Rethink how we handle postgresql passwords in cookbooks
Summary
I know we are working on password vaults approach in parallel, but I want to make a simpler intermediate step here that will probably come in hand when we arrive at the vault approach.
In postgresql
cookbook, we require the user to pre-compute a hashed version of the password for sql_user_password
and sql_replication_password
, using MD5 algorithm (with the help of gitlab-ctl
CLI). I don't remember why we decide to go this route, but I assume it has something to do with not keeping the plaintext version of it.
I believe we have not succeeded in that area as we still need to provide the plaintext version for rails in : gitlab_rails['db_password']
. This also adds an extra step in configuring a new instance, because you not only have to generate a MD5 on the command line but you endup providing the plaintext version anyway.
For the sql_replication_password
there is now the extra step to also provide the plaintext version for patroni, as patroni requires the plain version to generate a pgpass
file (it seems it doesn't work with hashed version anyway).
This approach is not only inefficient as we can't reuse the password define before, but it's outdated/problematic as we can't upgrade users to the new SCRAM-SHA-256
.
Proposal
We should stop asking for a MD5 hashed version of the password as we can generate them anyways ourselves, and rely on the plaintext for everything.

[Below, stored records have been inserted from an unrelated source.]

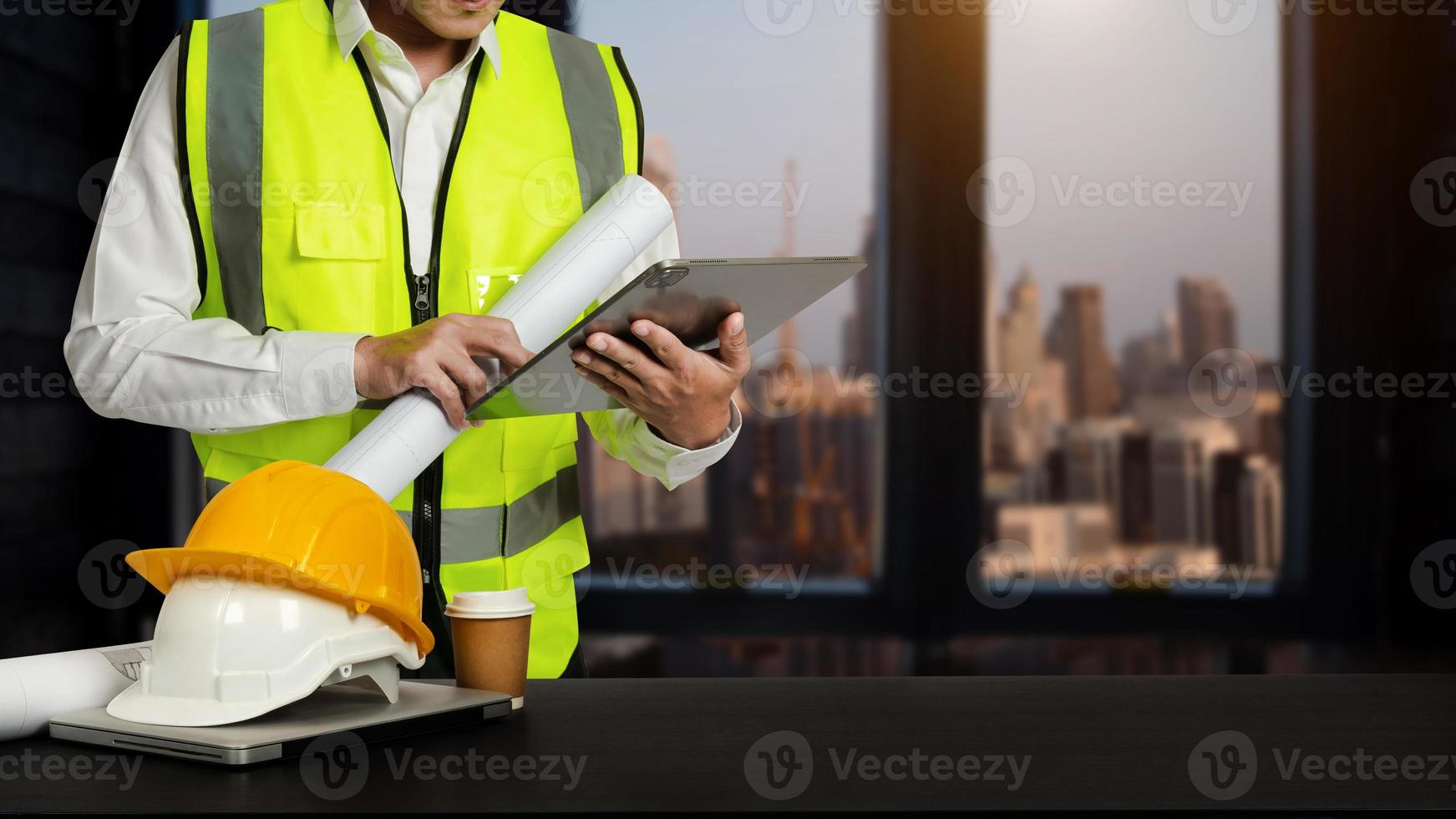 Engineer in helmet for workers security on modern office buildings and management on the construction drawing plan near laptop working in Engineering tools on desk photo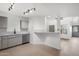 Bright, open kitchen with stainless steel appliances and eat-in bar area, perfect for modern living at 1126 W Elliot Rd # 2040, Chandler, AZ 85224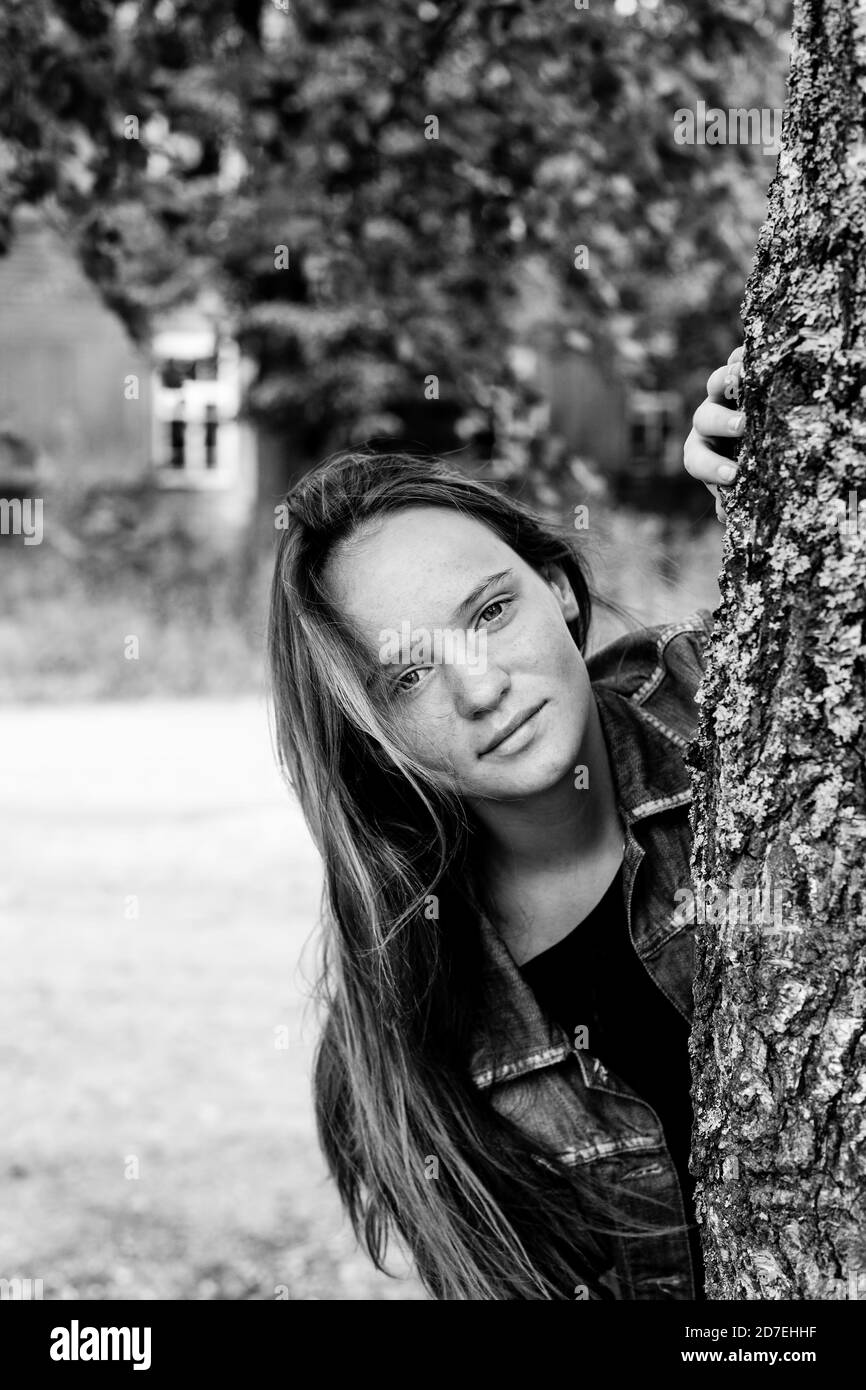 Teen girl in the birch. Black and white photography. Stock Photo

There are two possible approaches we can take. We can use regexp to identify if provided sql_user_password
and sql_replication_password
look like md5 hashes or not (size and characters used), and based on that know if we can reuse that password in gitlab_rails['db_password']
or with patroni, and based on that know if we need to compute a hash ourselves.
Another posssible approach would be to create new fields all together: sql_user_plaintext_password
and sql_replication_plaintext_password
and deprecate the use of the old one.